Unfazed by killing of two sarpanches, Jammu and Kashmir chief minister Omar Abdullah on Wednesday said that resignations by the grassroots representatives will not be accepted by the government and dared militants "to attack him to see the response".
"We have only received 50
resignations from panchs and sarpanches since last year. None have been accepted so far. The impression being given outside the state that Kashmir is going through massive upheaval and is simmering is wrong," said Omar, who hurriedly held a press conference in Srinagar in the wake of reports of mass resignations from public representatives.
Ruling out political rivalry behind these killings, Omar said, "Even last year, attempts were made to derail elections by militants. It was only after a huge number contested and participated in the polls that Salahuddin (Hizbul Mujahideen) distanced himself from the process. But separatists and militants are again out to derail the process meant for development."
But the chief minister was quick to add: "We never said that successful elections mean the Kashmir problem is over. These elections fought on a non-party basis are meant for development only."
Describing militants attacking public representatives as "cowards", Omar said, "Let them attack me instead of these unarmed people who are not doing any politics. They will not do that because they are aware of the response," he said.

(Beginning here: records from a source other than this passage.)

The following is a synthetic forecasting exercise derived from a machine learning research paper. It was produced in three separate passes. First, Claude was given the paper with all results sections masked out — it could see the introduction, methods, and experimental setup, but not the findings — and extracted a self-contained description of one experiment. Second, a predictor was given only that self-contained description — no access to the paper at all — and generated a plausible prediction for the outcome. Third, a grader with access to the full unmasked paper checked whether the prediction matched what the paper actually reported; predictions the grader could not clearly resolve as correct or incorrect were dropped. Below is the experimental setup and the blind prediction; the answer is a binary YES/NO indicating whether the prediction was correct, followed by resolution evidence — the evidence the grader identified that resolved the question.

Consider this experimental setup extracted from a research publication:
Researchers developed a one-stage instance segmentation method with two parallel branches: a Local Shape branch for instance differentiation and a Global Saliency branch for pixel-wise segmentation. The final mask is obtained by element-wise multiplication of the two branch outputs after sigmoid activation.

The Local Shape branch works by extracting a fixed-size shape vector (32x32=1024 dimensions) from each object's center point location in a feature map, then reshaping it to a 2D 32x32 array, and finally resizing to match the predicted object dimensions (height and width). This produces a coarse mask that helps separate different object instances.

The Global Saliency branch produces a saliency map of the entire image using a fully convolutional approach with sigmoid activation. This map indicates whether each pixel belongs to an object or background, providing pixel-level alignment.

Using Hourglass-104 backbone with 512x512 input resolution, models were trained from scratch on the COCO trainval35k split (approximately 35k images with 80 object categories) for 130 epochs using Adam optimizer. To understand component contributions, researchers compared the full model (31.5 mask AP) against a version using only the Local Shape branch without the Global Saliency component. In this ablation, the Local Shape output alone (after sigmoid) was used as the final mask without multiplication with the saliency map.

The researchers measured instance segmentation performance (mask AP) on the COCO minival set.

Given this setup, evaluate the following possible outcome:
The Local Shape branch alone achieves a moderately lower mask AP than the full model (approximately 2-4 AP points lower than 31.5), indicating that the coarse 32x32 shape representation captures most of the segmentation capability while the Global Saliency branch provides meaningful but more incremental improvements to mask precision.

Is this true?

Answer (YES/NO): NO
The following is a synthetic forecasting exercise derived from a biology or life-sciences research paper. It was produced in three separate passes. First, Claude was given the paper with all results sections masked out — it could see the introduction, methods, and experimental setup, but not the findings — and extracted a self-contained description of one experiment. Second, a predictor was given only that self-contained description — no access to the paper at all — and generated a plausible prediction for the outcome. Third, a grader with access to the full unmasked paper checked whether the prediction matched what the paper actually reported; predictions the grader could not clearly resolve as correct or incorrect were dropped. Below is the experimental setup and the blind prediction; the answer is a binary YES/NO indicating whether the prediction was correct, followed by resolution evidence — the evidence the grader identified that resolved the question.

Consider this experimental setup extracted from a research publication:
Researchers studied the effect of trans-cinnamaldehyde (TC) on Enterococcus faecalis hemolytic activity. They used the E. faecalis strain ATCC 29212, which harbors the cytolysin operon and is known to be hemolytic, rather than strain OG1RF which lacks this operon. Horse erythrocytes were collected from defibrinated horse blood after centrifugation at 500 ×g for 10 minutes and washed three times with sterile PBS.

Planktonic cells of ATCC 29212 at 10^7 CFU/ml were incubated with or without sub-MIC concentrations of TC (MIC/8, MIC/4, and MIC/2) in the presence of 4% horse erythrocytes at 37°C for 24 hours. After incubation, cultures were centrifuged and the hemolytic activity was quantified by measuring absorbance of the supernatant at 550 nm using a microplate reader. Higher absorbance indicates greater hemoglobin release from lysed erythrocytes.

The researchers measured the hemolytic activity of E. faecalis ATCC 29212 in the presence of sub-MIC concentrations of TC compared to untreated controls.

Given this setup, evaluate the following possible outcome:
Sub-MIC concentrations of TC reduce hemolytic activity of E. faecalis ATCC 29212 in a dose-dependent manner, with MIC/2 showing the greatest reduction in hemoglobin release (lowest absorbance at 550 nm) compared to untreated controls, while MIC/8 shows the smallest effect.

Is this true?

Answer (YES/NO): YES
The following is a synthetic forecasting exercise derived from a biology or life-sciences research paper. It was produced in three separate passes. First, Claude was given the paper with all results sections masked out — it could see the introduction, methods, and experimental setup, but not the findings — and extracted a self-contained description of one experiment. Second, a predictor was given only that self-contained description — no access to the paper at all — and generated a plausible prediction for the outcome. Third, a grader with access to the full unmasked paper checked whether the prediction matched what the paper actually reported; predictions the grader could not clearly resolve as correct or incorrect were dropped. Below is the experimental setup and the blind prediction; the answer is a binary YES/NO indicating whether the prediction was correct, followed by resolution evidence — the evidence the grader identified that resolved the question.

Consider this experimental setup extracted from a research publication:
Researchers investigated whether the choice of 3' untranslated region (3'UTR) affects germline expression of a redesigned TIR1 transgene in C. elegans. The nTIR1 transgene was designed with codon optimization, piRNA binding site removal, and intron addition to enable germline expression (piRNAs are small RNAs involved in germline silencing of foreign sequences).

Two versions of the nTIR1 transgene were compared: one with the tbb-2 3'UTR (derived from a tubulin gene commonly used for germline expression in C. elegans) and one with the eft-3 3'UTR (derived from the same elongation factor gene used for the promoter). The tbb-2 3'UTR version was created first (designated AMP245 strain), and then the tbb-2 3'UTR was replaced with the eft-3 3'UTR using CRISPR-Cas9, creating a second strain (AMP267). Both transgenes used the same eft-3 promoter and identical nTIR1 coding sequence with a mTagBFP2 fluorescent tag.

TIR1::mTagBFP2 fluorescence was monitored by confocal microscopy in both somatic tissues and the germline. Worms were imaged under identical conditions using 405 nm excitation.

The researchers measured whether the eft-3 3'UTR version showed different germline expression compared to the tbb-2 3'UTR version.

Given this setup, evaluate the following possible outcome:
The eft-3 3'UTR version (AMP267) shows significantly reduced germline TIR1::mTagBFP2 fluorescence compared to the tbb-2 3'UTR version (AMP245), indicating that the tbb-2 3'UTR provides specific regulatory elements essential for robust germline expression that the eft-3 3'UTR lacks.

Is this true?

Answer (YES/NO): NO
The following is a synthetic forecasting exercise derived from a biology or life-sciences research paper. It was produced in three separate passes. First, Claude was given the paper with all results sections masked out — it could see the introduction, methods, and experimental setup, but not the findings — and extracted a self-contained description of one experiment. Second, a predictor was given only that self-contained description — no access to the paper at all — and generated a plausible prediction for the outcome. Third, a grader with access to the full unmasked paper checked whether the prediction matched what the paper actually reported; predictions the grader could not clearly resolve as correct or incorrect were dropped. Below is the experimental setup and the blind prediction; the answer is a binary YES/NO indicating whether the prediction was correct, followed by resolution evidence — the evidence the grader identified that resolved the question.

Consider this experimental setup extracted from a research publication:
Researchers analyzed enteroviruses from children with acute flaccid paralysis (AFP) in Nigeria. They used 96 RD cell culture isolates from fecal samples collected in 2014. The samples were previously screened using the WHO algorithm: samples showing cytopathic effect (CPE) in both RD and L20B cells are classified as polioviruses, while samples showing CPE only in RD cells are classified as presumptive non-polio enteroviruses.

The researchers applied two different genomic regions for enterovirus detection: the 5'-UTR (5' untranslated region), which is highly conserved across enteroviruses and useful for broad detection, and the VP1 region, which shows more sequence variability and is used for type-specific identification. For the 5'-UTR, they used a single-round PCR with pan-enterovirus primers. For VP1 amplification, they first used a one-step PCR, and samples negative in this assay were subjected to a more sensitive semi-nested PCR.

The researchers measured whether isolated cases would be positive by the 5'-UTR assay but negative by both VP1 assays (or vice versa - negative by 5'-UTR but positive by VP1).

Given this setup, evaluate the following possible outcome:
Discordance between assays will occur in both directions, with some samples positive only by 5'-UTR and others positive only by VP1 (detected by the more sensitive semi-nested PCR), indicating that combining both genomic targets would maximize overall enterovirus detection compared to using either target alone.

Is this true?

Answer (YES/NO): YES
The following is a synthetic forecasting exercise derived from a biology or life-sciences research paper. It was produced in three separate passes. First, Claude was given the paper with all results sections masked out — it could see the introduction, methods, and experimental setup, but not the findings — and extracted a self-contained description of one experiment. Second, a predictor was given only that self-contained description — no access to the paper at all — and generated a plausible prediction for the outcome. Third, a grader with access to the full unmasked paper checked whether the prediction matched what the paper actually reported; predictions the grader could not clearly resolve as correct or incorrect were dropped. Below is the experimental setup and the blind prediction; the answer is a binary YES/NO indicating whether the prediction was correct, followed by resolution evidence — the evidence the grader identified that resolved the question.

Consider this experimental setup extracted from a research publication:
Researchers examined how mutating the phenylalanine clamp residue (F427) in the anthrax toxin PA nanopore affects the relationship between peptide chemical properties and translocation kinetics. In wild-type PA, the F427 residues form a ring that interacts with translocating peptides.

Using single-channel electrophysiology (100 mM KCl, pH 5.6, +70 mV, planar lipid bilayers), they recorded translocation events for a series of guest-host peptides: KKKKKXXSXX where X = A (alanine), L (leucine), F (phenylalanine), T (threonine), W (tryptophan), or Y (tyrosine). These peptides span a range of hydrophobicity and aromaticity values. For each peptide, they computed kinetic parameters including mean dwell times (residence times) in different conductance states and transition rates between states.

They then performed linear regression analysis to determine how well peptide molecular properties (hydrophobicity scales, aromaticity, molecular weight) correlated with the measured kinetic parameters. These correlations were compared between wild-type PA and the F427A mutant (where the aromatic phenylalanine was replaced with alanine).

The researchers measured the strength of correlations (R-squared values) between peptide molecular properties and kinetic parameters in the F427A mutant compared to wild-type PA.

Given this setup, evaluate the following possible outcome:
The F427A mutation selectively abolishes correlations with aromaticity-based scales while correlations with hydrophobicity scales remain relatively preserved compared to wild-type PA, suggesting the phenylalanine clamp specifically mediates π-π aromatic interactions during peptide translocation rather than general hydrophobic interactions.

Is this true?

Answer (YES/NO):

The chief minister said a chargesheet has been filed against some people who attacked representatives in the past.
"These are (militant) over-ground workers. But we have not arrested any militant or separatist in these cases so far."

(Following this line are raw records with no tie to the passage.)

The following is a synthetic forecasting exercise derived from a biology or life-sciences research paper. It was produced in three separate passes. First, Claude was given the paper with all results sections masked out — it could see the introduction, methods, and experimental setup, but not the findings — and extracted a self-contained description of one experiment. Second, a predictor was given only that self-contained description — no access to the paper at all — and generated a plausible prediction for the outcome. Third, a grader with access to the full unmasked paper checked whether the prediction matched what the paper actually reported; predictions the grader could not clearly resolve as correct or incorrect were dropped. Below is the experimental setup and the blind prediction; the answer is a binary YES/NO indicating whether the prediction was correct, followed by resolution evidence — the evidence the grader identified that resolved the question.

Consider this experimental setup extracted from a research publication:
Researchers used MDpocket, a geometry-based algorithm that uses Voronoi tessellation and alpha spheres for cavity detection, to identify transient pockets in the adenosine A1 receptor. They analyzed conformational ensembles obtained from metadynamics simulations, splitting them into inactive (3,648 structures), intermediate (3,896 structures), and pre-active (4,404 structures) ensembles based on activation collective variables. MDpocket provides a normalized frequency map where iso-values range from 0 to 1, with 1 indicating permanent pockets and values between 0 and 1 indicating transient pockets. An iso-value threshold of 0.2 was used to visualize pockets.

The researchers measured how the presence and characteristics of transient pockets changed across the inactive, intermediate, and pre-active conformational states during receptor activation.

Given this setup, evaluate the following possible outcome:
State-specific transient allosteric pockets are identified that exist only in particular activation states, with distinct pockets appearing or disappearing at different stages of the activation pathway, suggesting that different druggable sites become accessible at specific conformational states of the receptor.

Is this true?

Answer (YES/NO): YES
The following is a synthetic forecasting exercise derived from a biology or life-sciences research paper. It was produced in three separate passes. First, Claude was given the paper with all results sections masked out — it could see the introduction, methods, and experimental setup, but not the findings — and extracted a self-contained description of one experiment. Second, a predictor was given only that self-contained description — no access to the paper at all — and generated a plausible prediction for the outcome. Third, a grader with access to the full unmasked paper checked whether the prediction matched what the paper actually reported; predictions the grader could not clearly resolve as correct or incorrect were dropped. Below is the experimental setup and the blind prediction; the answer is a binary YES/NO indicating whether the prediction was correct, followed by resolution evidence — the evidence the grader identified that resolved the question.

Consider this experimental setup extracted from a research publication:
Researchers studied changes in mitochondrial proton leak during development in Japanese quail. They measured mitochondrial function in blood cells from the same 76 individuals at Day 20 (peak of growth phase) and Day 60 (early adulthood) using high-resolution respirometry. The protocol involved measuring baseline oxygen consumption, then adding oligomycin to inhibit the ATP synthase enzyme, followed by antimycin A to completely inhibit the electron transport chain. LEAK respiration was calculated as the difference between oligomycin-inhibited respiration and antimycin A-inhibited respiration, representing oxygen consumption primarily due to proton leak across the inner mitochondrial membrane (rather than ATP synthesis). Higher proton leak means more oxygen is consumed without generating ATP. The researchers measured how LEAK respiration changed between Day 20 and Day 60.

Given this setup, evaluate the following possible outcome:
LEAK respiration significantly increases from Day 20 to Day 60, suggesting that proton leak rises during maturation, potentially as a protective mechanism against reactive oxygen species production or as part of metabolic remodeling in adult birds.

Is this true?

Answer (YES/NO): YES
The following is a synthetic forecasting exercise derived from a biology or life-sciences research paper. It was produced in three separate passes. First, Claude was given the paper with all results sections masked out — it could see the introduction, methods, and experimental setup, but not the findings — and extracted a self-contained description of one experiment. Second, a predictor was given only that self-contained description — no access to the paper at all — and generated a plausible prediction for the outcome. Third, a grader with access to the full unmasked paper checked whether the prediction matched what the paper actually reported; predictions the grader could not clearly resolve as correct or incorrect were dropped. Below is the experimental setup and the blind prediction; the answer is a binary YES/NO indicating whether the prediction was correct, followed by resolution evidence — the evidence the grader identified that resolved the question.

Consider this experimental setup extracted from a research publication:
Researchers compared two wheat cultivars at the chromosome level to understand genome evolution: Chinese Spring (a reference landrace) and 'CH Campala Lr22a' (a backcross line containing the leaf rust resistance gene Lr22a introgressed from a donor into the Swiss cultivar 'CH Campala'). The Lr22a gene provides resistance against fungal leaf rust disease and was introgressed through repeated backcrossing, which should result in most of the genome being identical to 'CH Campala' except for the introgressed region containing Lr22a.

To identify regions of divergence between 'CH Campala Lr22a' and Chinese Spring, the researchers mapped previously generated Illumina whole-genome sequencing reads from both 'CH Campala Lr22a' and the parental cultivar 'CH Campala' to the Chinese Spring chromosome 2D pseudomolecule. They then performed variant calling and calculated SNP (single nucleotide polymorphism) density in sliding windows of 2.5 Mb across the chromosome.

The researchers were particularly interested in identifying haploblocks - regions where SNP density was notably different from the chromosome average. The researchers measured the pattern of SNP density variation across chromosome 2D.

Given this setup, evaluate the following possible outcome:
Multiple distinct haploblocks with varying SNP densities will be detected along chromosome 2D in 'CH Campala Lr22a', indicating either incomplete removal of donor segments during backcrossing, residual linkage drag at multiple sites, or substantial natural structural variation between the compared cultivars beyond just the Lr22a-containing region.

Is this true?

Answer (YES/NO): YES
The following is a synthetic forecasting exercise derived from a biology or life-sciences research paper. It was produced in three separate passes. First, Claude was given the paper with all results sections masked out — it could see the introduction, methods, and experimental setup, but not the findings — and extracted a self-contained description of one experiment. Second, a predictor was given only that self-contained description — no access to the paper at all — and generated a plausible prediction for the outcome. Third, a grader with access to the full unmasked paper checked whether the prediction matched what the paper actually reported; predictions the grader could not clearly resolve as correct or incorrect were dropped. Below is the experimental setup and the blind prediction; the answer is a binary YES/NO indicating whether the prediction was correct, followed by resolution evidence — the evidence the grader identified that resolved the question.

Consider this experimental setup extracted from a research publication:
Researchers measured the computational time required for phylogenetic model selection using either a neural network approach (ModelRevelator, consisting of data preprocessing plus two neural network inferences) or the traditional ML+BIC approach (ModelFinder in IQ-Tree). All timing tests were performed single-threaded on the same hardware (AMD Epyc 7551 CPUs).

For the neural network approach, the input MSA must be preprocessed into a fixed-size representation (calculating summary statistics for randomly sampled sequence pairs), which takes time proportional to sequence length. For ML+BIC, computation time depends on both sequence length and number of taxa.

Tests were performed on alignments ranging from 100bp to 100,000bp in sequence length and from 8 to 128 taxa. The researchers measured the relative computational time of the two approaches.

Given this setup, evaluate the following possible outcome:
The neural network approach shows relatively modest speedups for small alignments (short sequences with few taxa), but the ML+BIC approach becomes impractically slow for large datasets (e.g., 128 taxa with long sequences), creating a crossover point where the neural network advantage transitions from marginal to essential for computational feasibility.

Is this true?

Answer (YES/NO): NO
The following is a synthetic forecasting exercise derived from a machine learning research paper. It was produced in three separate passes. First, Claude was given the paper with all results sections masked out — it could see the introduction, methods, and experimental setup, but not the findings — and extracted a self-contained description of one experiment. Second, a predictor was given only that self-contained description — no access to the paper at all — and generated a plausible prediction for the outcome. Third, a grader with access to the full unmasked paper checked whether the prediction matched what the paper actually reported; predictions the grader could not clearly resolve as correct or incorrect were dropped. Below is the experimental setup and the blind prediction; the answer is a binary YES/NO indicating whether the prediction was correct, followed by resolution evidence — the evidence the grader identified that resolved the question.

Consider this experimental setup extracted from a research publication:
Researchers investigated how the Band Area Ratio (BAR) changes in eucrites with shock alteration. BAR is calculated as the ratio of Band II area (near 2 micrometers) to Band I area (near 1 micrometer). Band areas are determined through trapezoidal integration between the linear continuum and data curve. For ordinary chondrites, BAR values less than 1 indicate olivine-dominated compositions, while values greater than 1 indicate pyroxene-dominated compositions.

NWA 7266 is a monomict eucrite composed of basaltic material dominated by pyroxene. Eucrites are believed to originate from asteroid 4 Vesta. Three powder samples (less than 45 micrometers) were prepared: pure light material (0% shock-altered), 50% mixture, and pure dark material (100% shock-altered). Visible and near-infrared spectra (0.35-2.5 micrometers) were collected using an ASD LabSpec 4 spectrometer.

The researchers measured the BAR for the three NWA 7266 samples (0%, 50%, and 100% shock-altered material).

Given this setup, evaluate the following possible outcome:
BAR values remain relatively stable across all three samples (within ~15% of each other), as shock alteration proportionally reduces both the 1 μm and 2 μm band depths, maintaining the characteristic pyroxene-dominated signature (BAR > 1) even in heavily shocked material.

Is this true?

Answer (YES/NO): NO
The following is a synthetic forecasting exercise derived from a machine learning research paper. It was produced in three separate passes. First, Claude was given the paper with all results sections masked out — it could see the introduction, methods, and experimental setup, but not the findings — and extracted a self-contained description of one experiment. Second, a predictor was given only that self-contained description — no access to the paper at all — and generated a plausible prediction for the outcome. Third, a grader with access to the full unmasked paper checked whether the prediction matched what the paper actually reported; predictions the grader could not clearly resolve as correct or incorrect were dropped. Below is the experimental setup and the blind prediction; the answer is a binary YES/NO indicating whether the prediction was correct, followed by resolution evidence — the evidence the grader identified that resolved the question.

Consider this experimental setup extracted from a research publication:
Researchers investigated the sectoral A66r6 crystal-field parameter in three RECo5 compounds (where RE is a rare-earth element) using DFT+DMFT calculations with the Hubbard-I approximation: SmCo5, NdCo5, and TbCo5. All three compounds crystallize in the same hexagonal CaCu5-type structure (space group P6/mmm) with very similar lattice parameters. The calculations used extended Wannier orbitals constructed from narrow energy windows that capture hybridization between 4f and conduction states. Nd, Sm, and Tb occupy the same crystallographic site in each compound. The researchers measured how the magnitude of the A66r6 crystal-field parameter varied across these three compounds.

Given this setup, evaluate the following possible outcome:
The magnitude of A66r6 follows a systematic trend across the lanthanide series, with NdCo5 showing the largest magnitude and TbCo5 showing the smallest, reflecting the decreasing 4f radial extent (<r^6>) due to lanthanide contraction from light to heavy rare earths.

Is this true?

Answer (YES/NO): NO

In the wake of any mass resignations, Omar said "bi-elections will be held immediately".
"We are going to empower the panchayats. But we will face hurdle... We may not be able to provide security to all of them but a mechanism will be worked out soon to secure areas," said Omar.
"We will seek help of security forces to instill sense of security among public representatives".
Omar said besides militants, many other people who were defeated or could not contest polls, intend to derail the process.
Expressing unhappiness over coalition partner Congress' Jammu and Kashmir chief Saifuudin Soz's move to leak a letter to the media, Omar said: "I think such communications should have remained within us. But I want to share that all MLAs, including two Congress minister, asked me not to share all powers with panches at block level".
He set November as deadline for second and third tier polls.
Omar refused to consider 73rd amendment for J-K Panchayat Act as demanded by the Congress.
"We have our own constitution and if required will make amendments in the state assembly," he said.
Omar warned those who relate the latest killings with retaining Armed Forces Special Powers Act (AFSPA).
"It sounds opportunist. I want to make clear that level of militancy is not increasing. If there is any increase then those securing the hinterland (the army) need to explain why it is happening," he said.
Two sarpanches have been killed by suspected militants in the past two weeks, sparking mass resignations from the representatives through newspapers.
Around 34,000 such representatives were elected in the 2011 polls, held after three decades.